(EXERCISE): Reproduce the lines word for word, beginning with the line that contains "法国监狱新季《高压监狱》全面升级" and running through the final line, and leave the pictures out.

(Caption snippets from web pages):
────────────────
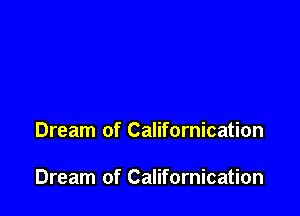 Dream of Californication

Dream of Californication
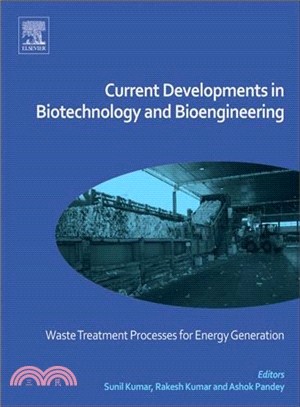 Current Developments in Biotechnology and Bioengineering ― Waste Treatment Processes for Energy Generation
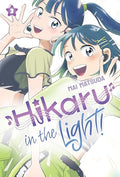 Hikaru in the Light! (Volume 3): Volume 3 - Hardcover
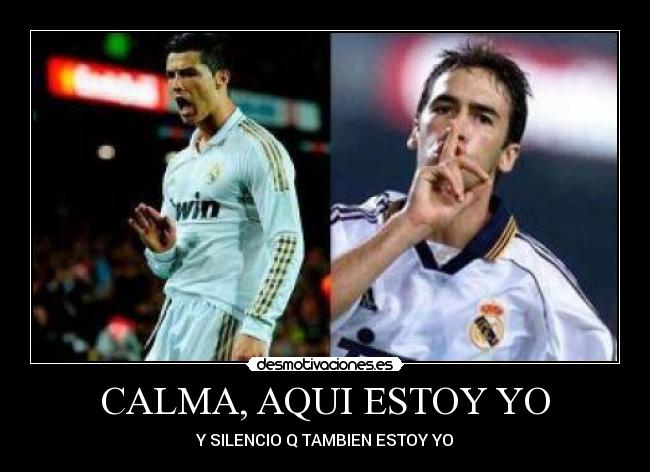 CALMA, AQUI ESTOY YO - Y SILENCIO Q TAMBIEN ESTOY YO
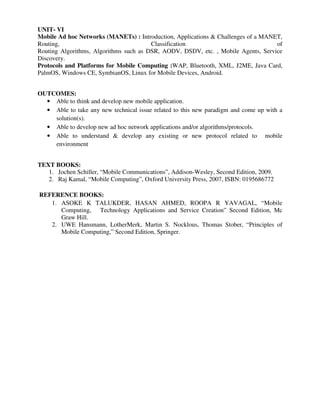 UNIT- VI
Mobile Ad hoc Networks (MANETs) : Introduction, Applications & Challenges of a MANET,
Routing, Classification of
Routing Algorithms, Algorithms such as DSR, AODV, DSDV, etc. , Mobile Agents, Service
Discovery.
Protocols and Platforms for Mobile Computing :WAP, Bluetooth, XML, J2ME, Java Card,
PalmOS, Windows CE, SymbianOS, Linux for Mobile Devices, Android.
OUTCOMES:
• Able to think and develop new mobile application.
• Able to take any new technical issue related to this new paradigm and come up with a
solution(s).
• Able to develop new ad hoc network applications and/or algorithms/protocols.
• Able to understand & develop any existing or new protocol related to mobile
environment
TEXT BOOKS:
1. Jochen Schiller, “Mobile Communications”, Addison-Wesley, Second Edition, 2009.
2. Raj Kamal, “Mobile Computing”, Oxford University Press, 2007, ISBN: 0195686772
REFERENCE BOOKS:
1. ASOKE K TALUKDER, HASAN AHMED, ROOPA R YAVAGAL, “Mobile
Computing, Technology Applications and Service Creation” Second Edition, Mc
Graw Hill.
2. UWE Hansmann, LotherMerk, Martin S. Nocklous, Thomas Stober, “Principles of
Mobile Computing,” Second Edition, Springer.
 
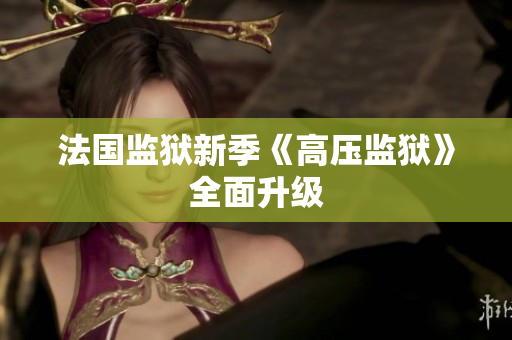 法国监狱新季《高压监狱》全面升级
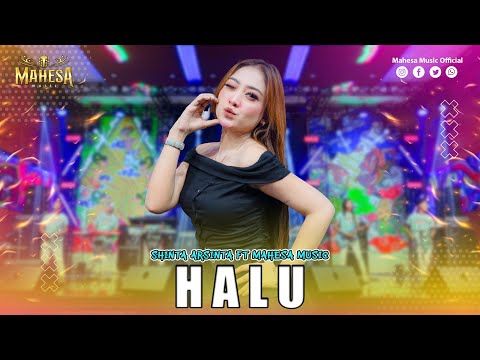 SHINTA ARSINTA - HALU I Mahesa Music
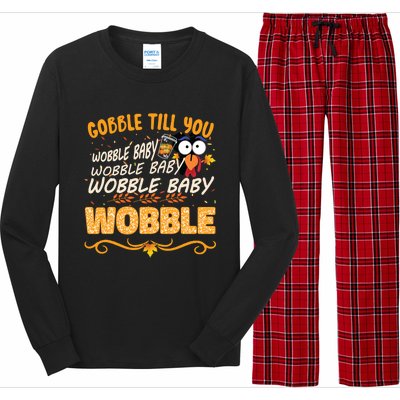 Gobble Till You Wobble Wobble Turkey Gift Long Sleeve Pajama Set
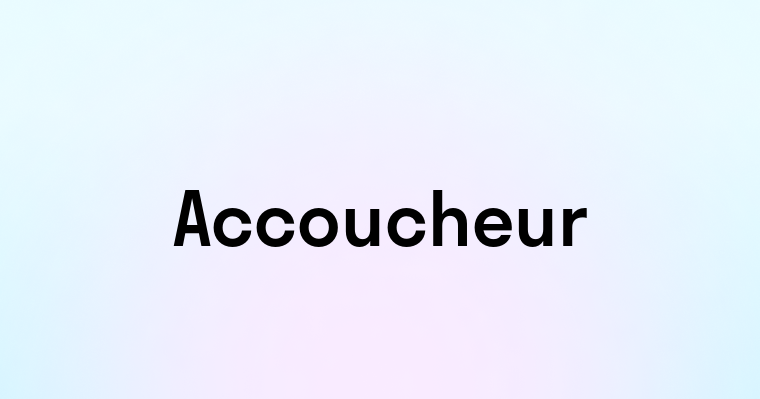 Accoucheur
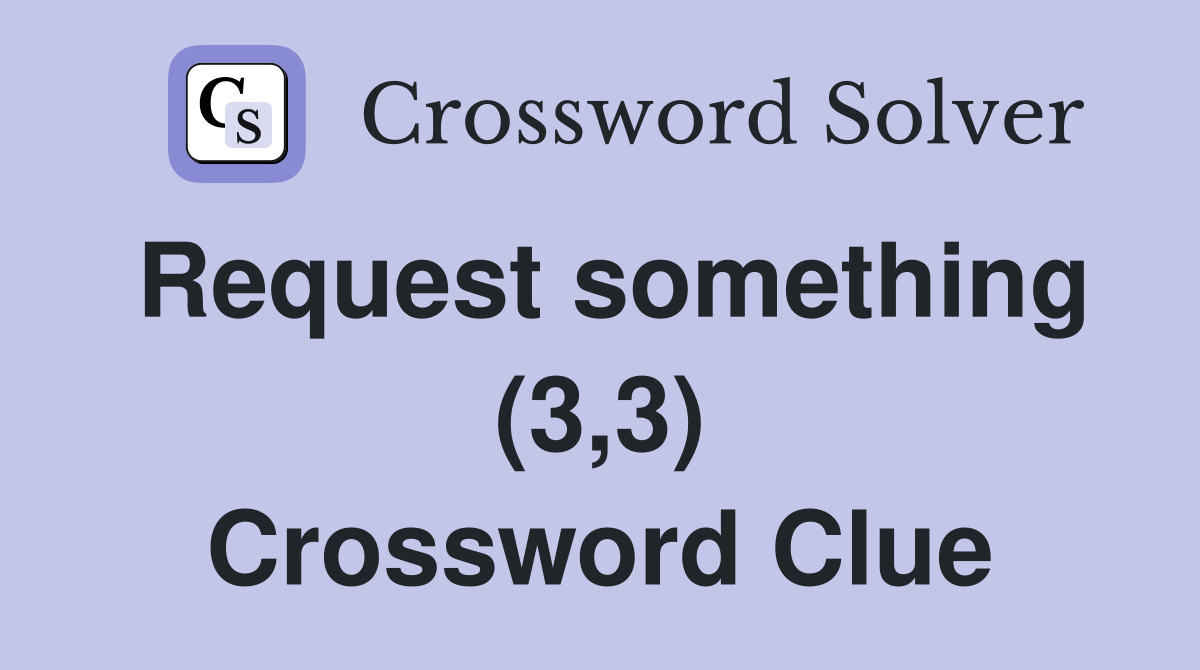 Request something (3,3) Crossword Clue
────────────────
(ANSWER SPACE):
 法国监狱新季《高压监狱》全面升级
 SHINTA ARSINTA - HALU I Mahesa Music
 Gobble Till You Wobble Wobble Turkey Gift Long Sleeve Pajama Set
 Accoucheur
 Request something (3,3) Crossword Clue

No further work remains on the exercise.